Night Train to Phoenix (2011)

Director: Travis Mills
Stars: Abraham Anene Ntonya and Carly Simone Fischer

Is it a new month already? Then it's time for another Travis Mills movie and November's is a noir-infused piece of poetry called Night Train to Phoenix that has an interesting history. First inspired by the title of an old Polish film called simply Night Train, then the movie itself, Mills discovered a whole world of night trains out there in culture, often tied to places because it's never the train that's important, it's the travellers, their destinations and their reasons. All trains go somewhere, just like all stories. To a creative mind, a train is possibility and a night train is dark possibility. Mills felt drawn to write about his own night train, to stake out his own little corner of this world, the only catch being that here in Phoenix we don't have one, we just have the light rail. But hey, that's what poetic license is for, right? So for a brief five minutes, Phoenix has its own night train and a brief glimpse into its own stories.

It's an interesting piece of two halves. The first has an unnamed black man, played by Abraham Anene Ntonya, ride the light rail, I mean the night train to Phoenix, and tell us why he's there. It's poetic, partly because of his soft and hypnotic voice, partly through Mills's blank verse and partly because it talks about a mysterious woman, one that spoke to him without words and led him to places he really didn't need to go. Perhaps it's always about a mysterious woman. Certainly the poem I wrote on a train, Seat 35 on the 18.02, was about one, given that she slept while I wrote and never knew I was there and I knew nothing about her other than what I saw. Perhaps that's also why this short took on noir tones, as mysterious women easily turn into femmes fatale.

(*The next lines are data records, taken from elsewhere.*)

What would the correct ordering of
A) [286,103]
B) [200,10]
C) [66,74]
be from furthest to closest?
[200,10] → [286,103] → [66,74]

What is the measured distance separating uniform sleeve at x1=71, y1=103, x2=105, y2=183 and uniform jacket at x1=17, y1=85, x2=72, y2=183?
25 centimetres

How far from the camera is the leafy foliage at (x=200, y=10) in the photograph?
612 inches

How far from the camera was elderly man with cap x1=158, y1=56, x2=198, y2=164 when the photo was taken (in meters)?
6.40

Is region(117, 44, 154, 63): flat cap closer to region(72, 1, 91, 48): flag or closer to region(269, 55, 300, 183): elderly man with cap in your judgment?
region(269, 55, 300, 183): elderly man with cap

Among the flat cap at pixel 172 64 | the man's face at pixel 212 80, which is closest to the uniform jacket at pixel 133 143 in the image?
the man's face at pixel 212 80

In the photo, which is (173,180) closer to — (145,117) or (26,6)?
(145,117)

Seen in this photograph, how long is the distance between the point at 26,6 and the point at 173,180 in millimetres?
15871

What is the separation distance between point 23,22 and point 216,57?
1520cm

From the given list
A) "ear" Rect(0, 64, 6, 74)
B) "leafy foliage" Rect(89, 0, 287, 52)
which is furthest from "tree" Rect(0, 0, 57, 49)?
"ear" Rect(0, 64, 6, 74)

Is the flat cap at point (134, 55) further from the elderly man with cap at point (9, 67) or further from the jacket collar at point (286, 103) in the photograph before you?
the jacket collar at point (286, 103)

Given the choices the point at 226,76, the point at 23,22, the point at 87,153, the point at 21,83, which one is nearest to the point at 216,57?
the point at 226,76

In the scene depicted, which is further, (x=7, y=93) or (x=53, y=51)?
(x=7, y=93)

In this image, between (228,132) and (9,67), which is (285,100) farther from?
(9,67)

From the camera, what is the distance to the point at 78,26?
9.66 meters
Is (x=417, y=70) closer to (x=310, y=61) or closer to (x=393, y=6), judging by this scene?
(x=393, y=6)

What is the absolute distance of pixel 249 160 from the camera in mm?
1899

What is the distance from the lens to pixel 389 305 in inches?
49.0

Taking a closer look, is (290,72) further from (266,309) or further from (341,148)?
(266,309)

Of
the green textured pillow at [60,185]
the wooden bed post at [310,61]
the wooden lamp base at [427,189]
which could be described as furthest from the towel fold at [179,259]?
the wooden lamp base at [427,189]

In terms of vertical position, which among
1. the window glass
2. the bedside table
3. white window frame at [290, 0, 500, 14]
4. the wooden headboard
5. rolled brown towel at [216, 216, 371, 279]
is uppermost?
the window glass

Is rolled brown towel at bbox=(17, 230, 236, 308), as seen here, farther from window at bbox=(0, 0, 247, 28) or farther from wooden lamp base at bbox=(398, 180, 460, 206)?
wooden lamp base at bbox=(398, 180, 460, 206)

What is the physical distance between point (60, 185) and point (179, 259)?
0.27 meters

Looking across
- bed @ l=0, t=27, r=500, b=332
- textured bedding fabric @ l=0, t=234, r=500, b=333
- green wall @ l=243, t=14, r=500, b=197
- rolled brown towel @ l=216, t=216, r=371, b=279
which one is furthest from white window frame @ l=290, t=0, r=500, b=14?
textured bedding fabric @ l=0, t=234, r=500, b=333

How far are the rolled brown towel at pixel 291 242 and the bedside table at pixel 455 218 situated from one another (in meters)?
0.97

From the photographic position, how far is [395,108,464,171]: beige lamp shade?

This femme fatale is free of both name and voice, as she never speaks, but she's played well by Carly Simone Fischer, who returned for a small role in Mills's first feature, The Big Something.

Halfway through, almost exactly, Ntonya's voice stops as the woman he rides the night train to find once more gets on. As if released from a spell, we follow him follow her as Brandon Reader's music kicks in and we wonder if it's all going to progress the way we think. It did for me, which suggests that Ntonya did exactly what he needed to with his voice, not merely telling a story but infusing it with the emotional cues to tell us what he may not even know he wants. I'm surprised that this is his only credit, as he does solid work here at a very free level, with only narration and body language, no dialogue. I have nothing against Fischer, who is suitably enticing, but this is Ntonya's film. Technically, it's amazingly loose, serving only to support him and his journey, Very few shots seem planned, though the footage feels capably edited. It's dreamlike, soothing and inexorable, deceptively simple but with cryptic meaning, like a vampire story without teeth.

Night Train to Phoenix is available to view for free on both Vimeo and YouTube.